-- Begin Data to process --

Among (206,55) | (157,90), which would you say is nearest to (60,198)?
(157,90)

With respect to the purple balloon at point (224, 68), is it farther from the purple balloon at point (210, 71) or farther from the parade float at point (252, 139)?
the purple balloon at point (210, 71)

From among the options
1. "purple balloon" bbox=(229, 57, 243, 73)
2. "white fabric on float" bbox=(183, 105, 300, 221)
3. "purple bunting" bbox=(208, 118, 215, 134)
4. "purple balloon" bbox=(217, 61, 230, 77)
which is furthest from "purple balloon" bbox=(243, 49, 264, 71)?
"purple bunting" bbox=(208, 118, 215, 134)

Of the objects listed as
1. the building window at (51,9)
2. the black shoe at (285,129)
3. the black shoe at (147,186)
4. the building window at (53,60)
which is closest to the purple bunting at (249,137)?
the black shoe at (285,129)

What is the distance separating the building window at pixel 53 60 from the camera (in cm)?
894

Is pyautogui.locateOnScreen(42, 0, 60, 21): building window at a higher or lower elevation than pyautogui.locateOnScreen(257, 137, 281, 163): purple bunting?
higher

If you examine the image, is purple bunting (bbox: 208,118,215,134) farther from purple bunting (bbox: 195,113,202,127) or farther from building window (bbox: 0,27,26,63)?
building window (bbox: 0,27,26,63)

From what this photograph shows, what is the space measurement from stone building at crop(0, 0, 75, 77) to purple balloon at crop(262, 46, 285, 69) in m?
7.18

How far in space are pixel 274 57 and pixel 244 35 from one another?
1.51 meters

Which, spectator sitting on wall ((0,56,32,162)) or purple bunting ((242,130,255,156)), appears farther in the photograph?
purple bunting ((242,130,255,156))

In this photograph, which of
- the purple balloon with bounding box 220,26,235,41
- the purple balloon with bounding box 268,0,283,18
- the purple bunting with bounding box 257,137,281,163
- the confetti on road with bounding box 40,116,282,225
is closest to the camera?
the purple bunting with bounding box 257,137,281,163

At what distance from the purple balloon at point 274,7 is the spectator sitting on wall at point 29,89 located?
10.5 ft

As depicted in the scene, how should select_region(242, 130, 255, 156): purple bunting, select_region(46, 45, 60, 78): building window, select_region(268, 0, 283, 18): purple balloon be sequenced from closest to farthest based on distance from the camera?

-- End Data to process --
-- Begin Data to process --

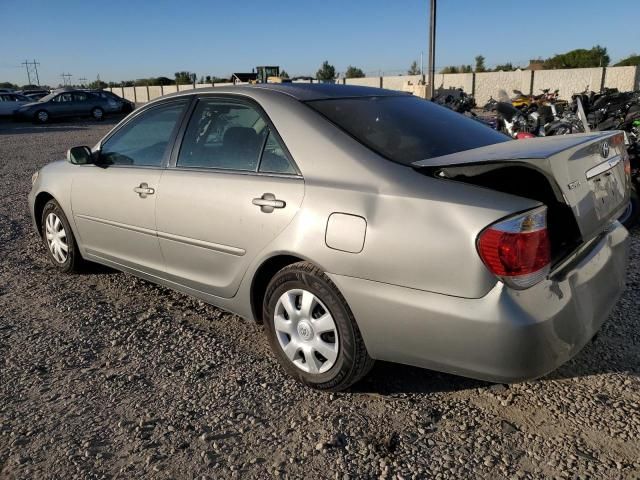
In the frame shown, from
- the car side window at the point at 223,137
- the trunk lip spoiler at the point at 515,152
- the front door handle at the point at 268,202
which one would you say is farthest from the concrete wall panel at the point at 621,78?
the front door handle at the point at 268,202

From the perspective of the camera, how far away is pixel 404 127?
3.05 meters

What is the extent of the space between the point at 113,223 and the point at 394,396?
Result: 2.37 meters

-- End Data to process --
-- Begin Data to process --

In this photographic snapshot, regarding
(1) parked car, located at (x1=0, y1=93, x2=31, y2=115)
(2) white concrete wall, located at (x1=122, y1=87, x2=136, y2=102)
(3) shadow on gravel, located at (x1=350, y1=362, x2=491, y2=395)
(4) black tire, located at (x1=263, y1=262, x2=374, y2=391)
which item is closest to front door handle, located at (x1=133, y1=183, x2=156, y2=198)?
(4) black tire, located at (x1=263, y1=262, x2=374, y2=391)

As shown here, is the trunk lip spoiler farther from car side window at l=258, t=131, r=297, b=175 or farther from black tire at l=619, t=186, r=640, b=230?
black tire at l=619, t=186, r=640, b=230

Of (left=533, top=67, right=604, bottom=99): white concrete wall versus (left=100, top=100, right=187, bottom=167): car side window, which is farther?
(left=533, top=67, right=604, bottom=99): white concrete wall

-- End Data to process --

__Task brief__. Could you copy out, word for word, the lines from the one containing "With respect to" down to the one containing "1.51 meters", both of those included?

__Reply to the task__.
With respect to the purple balloon at point (224, 68), is it farther from the purple balloon at point (210, 71) or farther from the parade float at point (252, 139)?
the purple balloon at point (210, 71)

From among the options
1. "purple balloon" bbox=(229, 57, 243, 73)
2. "white fabric on float" bbox=(183, 105, 300, 221)
3. "purple bunting" bbox=(208, 118, 215, 134)
4. "purple balloon" bbox=(217, 61, 230, 77)
which is furthest from "purple balloon" bbox=(243, 49, 264, 71)?
"purple bunting" bbox=(208, 118, 215, 134)

Of the objects listed as
1. the building window at (51,9)
2. the black shoe at (285,129)
3. the black shoe at (147,186)
4. the building window at (53,60)
which is closest to the purple bunting at (249,137)?
the black shoe at (285,129)

What is the distance separating the building window at pixel 53 60 from the camera (in cm)?
894

Is pyautogui.locateOnScreen(42, 0, 60, 21): building window at a higher or lower elevation than pyautogui.locateOnScreen(257, 137, 281, 163): purple bunting?
higher

If you examine the image, is purple bunting (bbox: 208,118,215,134) farther from purple bunting (bbox: 195,113,202,127) or farther from building window (bbox: 0,27,26,63)?
building window (bbox: 0,27,26,63)

From what this photograph shows, what is the space measurement from stone building at crop(0, 0, 75, 77) to purple balloon at crop(262, 46, 285, 69) in m?
7.18

How far in space are pixel 274 57 and pixel 244 35 from one another?
1.51 meters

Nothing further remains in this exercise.